Густав Адольф протянул руку, его маленькая мясистая ладонь маячила перед грудью короля. Только пожать ее — и он снова увидит гейдельбергский замок, холмы и реку, тонкие лучи солнца, падающие сквозь плющ в колоннаду, увидит залы, в которых вырос. И Лиз снова заживет, как ей пристало, у нее будет вдоволь камеристок и мягчайшего белья, и шелков, и немигающих восковых свечей, и преданных придворных, знающих, как беседовать с королевой. Он мог все вернуть. Все стало бы как раньше.
— Нет, — сказал король.
Густав Адольф склонил голову набок, будто не расслышал.
— Я король Богемии. Я курфюрст пфальцский. Я ни от кого не приму в лен то, что мне принадлежит по праву. Мой род старше вашего, и вам, Густав Адольф Ваза, не следует ни говорить со мной в таком тоне, ни делать мне столь постыдного предложения.
— Доннерветтер, — сказал Густав Адольф.
Король повернулся к нему спиной.
— Погоди!
Король, направившийся было к выходу, остановился. Он знал, что разрушает этим весь эффект, и все же не мог иначе. В нем загорелась искорка надежды, и ее не удавалось потушить: вдруг он так впечатлил шведа твердостью характера, что тот сделает ему другое предложение. «А ты все же настоящий мужчина, — скажет он, — я в тебе ошибался!» «Да нет», — подумал король. Ерунда. И все же он остановился и обернулся, ненавидя себя за это.
— А ты все же настоящий мужчина, — сказал Густав Адольф.
Король сглотнул.
— Я в тебе ошибся, — сказал Густав Адольф.

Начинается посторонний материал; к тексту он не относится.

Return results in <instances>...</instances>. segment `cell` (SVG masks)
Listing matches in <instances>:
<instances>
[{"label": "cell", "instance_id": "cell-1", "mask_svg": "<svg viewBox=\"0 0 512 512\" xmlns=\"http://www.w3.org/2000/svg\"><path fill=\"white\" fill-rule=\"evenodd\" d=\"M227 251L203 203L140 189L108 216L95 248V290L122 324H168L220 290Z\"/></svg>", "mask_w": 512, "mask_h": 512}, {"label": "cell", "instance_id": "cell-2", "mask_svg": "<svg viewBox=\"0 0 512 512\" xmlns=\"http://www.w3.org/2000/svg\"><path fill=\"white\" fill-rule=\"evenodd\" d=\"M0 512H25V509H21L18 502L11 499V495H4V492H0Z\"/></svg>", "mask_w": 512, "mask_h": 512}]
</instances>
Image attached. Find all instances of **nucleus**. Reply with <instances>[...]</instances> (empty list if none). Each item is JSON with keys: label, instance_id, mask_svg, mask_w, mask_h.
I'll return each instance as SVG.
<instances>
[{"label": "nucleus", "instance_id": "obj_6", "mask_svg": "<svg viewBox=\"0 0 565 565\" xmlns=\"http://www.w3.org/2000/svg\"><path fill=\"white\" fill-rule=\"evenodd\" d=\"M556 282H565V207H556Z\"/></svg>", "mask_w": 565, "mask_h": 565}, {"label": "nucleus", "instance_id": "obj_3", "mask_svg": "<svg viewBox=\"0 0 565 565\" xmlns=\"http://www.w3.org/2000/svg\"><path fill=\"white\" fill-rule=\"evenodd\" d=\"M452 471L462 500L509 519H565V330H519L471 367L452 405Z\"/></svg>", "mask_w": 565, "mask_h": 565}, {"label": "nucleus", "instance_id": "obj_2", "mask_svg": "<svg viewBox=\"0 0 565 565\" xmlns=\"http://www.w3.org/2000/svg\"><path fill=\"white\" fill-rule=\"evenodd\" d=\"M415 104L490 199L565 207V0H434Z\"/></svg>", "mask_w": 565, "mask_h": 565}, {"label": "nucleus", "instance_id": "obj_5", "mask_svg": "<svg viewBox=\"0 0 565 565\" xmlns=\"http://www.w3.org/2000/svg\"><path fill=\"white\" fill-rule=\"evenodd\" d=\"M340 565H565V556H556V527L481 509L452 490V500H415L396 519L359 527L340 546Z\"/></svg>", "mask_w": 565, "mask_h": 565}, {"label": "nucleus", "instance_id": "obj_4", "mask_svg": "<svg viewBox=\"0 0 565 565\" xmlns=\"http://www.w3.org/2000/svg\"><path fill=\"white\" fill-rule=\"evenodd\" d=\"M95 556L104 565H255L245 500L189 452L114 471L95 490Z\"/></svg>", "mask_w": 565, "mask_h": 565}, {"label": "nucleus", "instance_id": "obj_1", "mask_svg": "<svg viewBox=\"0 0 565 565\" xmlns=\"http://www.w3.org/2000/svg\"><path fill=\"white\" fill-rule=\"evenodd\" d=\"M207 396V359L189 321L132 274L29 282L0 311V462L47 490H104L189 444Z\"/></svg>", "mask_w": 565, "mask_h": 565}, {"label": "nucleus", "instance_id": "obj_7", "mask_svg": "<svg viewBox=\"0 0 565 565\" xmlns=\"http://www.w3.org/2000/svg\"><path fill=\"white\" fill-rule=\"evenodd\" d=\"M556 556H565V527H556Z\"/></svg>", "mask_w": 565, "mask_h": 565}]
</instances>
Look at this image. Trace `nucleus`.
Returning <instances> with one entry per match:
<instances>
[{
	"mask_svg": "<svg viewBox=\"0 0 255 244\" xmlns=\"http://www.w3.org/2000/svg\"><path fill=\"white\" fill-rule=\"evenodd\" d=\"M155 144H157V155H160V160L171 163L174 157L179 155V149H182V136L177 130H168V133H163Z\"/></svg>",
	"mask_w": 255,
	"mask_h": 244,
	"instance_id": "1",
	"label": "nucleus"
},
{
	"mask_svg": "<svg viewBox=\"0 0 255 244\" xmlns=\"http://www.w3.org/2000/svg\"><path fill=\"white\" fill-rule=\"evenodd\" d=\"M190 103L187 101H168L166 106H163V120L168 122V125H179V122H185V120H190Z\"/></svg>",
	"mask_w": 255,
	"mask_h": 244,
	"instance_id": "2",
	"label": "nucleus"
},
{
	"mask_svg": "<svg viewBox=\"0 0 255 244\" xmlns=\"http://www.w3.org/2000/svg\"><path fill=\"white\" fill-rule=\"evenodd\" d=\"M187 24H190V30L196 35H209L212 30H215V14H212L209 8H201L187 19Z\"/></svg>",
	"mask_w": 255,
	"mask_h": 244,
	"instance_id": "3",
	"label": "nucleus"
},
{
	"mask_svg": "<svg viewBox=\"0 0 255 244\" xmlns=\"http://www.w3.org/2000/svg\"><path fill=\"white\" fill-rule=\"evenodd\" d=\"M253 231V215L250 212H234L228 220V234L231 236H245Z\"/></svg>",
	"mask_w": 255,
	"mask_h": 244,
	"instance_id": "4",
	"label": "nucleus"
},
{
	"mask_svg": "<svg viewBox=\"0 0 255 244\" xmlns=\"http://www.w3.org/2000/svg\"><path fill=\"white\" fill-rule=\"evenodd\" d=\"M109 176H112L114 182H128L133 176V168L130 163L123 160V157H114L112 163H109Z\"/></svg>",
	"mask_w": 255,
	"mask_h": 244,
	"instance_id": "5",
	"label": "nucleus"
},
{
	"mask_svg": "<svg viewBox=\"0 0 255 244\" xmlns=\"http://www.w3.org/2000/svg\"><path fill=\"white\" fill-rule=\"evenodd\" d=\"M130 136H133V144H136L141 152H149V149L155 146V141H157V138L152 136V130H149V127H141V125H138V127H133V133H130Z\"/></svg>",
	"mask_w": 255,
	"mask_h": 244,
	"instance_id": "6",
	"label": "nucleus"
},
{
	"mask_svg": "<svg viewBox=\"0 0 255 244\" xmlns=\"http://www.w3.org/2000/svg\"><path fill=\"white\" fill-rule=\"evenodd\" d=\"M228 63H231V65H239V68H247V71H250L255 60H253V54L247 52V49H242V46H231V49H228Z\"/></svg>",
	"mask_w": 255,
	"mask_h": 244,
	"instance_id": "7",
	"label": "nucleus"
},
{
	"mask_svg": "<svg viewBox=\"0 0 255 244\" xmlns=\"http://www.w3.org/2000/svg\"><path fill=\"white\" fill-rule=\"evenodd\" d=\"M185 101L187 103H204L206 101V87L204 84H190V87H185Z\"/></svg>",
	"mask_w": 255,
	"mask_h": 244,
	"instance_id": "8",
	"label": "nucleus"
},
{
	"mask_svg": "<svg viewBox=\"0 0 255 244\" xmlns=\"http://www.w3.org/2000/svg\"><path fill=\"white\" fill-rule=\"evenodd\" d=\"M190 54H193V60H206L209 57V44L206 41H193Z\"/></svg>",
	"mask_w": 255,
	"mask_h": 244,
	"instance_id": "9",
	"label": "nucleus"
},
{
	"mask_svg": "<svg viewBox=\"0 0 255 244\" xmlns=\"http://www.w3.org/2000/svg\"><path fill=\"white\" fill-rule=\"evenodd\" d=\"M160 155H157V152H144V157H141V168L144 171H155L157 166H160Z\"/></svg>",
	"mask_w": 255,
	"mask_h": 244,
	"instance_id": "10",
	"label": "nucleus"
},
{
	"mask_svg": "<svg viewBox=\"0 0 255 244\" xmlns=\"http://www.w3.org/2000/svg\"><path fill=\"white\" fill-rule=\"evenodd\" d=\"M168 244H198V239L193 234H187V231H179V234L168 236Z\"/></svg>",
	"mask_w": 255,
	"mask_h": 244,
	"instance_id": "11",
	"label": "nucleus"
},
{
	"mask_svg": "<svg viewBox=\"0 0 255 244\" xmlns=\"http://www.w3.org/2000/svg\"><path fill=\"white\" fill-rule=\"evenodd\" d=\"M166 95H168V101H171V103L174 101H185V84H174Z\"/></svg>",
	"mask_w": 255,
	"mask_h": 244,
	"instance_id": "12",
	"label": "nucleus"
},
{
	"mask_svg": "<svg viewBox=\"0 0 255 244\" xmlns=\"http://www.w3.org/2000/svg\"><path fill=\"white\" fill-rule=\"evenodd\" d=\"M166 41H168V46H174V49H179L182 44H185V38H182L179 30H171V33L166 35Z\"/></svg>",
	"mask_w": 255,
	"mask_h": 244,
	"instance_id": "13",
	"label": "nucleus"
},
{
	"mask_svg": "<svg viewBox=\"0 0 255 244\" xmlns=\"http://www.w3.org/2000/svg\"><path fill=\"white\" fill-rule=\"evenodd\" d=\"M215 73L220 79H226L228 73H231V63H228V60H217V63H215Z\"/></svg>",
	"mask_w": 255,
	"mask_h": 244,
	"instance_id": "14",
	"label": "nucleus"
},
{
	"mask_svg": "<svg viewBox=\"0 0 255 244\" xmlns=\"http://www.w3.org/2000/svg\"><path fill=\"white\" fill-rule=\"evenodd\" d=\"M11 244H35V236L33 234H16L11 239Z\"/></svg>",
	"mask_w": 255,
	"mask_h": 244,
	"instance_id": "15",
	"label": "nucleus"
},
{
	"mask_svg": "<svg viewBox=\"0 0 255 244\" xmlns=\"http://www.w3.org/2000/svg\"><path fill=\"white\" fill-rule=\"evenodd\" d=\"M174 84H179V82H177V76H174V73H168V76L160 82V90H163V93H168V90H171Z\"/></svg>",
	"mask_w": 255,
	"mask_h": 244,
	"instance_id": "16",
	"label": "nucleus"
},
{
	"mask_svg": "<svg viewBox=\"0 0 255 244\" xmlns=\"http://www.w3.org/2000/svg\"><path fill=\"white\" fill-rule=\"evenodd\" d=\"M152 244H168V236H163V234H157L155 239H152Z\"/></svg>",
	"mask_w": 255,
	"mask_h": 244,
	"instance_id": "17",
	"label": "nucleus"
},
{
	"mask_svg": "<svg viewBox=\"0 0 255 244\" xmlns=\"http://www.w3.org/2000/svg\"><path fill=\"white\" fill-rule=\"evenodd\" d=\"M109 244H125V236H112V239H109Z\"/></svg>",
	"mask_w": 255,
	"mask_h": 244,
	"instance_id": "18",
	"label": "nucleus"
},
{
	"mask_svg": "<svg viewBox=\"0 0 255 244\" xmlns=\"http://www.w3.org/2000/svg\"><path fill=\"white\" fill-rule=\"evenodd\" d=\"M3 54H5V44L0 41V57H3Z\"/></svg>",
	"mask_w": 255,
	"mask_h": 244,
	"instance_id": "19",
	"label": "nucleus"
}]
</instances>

Король сдержал приступ кашля. В груди болело, голова кружилась.
— Ну, иди с Богом, — сказал Густав Адольф.
— Что?
Густав Адольф стукнул его кулаком по плечу.

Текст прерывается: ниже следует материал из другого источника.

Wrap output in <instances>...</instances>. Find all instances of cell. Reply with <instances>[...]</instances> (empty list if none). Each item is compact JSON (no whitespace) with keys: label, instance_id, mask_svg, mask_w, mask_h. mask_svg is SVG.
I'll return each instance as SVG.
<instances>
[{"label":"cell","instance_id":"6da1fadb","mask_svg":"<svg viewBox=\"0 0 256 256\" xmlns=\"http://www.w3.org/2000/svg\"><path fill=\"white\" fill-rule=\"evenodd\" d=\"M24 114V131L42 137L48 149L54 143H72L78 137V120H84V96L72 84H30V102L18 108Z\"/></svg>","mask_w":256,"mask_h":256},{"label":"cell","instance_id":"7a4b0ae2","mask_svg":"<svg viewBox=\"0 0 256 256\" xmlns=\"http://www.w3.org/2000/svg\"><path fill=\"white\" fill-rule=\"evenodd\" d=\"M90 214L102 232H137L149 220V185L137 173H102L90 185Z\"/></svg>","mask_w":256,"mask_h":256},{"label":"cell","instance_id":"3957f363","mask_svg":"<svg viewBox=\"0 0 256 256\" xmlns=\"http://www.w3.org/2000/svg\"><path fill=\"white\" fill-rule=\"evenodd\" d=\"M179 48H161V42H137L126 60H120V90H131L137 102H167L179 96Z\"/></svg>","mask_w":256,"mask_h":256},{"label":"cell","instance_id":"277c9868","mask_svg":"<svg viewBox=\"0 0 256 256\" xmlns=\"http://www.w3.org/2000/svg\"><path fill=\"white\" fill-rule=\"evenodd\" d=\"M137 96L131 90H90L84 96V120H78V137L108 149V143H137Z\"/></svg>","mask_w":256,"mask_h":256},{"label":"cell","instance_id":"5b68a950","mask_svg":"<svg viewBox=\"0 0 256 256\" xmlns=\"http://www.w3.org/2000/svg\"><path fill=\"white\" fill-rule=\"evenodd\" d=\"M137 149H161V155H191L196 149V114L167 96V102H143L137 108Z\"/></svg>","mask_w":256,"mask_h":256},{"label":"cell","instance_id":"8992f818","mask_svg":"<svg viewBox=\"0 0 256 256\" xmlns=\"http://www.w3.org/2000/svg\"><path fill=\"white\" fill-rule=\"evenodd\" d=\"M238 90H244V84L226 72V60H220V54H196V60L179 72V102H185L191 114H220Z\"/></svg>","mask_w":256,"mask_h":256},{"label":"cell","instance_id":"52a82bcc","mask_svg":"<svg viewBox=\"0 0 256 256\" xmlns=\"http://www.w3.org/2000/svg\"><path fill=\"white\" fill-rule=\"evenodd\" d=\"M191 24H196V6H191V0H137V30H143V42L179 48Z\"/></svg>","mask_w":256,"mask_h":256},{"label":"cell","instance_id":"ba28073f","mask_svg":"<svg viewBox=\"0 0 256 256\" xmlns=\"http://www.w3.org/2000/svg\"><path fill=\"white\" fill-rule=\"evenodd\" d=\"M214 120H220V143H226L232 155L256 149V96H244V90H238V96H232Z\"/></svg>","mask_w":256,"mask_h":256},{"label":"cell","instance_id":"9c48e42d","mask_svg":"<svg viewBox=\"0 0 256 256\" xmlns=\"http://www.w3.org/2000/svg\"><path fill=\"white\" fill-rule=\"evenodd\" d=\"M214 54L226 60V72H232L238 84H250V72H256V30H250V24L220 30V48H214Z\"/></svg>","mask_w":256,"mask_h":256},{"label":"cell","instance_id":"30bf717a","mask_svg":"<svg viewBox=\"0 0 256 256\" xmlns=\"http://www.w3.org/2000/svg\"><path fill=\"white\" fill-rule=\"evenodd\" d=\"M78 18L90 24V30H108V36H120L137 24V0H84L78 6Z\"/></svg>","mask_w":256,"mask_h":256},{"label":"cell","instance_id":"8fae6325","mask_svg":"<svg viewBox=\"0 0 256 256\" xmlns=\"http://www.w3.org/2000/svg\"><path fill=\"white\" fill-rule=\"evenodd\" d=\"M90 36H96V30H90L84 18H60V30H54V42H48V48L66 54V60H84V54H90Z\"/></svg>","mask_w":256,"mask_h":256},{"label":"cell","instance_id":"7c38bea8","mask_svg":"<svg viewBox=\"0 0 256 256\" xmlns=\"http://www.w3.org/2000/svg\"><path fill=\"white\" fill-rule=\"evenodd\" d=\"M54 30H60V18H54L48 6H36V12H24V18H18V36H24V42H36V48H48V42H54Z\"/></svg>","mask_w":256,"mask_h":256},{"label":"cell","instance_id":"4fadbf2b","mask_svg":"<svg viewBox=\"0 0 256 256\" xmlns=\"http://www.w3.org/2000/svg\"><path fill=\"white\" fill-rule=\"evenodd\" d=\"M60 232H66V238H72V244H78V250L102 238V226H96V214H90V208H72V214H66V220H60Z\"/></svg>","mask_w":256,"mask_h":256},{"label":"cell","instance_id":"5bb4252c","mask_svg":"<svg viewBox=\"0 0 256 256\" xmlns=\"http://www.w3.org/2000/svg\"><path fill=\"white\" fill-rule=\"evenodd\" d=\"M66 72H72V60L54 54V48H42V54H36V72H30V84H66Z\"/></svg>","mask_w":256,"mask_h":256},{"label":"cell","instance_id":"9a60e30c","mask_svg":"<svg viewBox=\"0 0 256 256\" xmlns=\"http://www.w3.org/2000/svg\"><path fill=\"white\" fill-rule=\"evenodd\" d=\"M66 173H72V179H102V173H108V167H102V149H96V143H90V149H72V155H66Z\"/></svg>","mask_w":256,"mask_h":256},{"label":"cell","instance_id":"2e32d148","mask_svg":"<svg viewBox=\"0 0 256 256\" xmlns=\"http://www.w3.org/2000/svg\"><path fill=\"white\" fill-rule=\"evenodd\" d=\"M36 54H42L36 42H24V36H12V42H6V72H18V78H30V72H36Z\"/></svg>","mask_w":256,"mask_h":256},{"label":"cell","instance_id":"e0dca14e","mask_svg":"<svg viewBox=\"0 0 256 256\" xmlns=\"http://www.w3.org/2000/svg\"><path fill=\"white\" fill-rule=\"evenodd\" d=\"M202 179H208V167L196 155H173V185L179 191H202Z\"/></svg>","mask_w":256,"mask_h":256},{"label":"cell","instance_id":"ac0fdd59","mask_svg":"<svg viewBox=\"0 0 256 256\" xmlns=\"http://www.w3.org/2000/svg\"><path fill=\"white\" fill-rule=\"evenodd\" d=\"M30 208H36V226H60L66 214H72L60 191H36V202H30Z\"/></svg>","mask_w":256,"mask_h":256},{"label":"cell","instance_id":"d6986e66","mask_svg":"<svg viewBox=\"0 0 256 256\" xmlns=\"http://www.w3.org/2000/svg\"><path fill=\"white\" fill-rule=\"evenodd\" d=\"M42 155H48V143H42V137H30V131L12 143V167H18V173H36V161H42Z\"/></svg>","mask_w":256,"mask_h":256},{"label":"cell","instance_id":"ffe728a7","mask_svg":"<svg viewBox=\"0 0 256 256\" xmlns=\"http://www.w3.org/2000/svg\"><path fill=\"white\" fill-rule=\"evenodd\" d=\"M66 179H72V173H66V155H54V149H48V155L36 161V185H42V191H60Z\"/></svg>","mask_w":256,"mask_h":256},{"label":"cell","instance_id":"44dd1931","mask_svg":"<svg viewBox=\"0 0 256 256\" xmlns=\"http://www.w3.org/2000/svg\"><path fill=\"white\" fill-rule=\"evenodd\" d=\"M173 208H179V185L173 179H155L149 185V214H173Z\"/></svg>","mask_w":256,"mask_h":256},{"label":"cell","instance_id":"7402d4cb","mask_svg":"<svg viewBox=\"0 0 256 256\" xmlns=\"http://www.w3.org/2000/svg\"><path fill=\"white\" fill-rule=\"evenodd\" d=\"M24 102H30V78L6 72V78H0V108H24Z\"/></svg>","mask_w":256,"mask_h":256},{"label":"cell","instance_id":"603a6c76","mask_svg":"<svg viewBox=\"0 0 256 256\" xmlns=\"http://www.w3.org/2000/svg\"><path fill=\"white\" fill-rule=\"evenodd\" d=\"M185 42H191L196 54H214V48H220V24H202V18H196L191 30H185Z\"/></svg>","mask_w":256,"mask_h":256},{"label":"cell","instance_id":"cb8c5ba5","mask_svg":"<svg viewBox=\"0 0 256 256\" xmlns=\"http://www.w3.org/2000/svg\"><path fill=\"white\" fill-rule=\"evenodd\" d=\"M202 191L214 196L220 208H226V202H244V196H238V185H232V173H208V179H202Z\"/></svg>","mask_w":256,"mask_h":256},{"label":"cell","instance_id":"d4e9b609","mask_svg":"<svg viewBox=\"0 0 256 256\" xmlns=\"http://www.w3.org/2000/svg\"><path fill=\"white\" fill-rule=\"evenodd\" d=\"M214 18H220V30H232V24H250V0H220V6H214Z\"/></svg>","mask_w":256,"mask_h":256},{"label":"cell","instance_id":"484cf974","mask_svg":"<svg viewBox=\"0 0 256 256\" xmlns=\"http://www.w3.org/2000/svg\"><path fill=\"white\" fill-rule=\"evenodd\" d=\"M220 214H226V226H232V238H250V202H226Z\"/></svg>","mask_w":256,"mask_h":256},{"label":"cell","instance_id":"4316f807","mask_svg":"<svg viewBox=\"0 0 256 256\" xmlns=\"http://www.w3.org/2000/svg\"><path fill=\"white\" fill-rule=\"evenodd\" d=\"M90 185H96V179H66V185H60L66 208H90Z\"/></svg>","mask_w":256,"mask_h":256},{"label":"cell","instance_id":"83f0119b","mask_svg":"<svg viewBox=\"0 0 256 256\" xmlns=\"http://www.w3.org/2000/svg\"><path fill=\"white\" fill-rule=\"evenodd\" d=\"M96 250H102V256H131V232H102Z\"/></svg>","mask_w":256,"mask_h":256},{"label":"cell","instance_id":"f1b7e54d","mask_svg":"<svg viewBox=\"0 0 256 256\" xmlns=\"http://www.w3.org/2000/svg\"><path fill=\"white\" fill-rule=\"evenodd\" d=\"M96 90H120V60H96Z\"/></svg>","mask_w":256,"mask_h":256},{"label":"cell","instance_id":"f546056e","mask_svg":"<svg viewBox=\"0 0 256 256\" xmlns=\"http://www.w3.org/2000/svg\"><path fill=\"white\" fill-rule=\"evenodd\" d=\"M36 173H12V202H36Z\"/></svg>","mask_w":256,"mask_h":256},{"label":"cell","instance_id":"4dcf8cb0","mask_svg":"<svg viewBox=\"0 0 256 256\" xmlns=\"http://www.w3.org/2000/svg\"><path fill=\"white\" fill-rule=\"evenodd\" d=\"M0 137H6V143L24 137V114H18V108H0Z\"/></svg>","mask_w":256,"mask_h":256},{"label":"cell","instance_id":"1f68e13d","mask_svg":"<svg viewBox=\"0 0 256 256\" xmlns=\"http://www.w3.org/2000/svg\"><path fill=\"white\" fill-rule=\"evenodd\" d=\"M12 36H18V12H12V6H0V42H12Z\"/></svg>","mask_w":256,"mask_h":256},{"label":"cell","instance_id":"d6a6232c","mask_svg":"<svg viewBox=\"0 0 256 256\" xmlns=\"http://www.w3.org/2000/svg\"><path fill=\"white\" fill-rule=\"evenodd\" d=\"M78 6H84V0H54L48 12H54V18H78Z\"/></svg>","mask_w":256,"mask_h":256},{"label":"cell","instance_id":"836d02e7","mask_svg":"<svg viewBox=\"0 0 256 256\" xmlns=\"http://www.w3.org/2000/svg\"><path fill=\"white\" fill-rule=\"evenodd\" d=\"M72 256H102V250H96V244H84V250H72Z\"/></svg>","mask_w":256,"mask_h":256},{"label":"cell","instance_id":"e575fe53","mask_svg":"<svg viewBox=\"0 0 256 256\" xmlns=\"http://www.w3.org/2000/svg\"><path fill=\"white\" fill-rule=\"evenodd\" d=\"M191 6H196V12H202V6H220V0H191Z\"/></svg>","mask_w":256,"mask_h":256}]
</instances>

— Ты молодец. Можешь собой гордиться. А теперь вали, мне войну выигрывать надо.
— Это все? — сдавленно спросил король. — Это последнее слово: иди с Богом?
— Ты мне не нужен. Пфальц мне так или иначе достанется, а Англия, чай, без тебя мне даже скорее поможет, ты им только напоминаешь о старом позоре и проигранной пражской битве. Мне лучше с тобой не связываться, и тебе тоже лучше — не потеряешь лица. Ну, прощай!
Он обнял короля за плечо, подвел его к выходу и поднял полог.
Они вышли в приемную, и все поднялись. Граф Худениц снял шляпу и склонился в глубоком поклоне. Солдаты встали по стойке смирно.
— А это что за тип? — спросил Густав Адольф.
Король не сразу понял, что он о шуте.
— А это что за тип? — эхом отозвался шут.
— Ты мне нравишься, — сказал Густав Адольф.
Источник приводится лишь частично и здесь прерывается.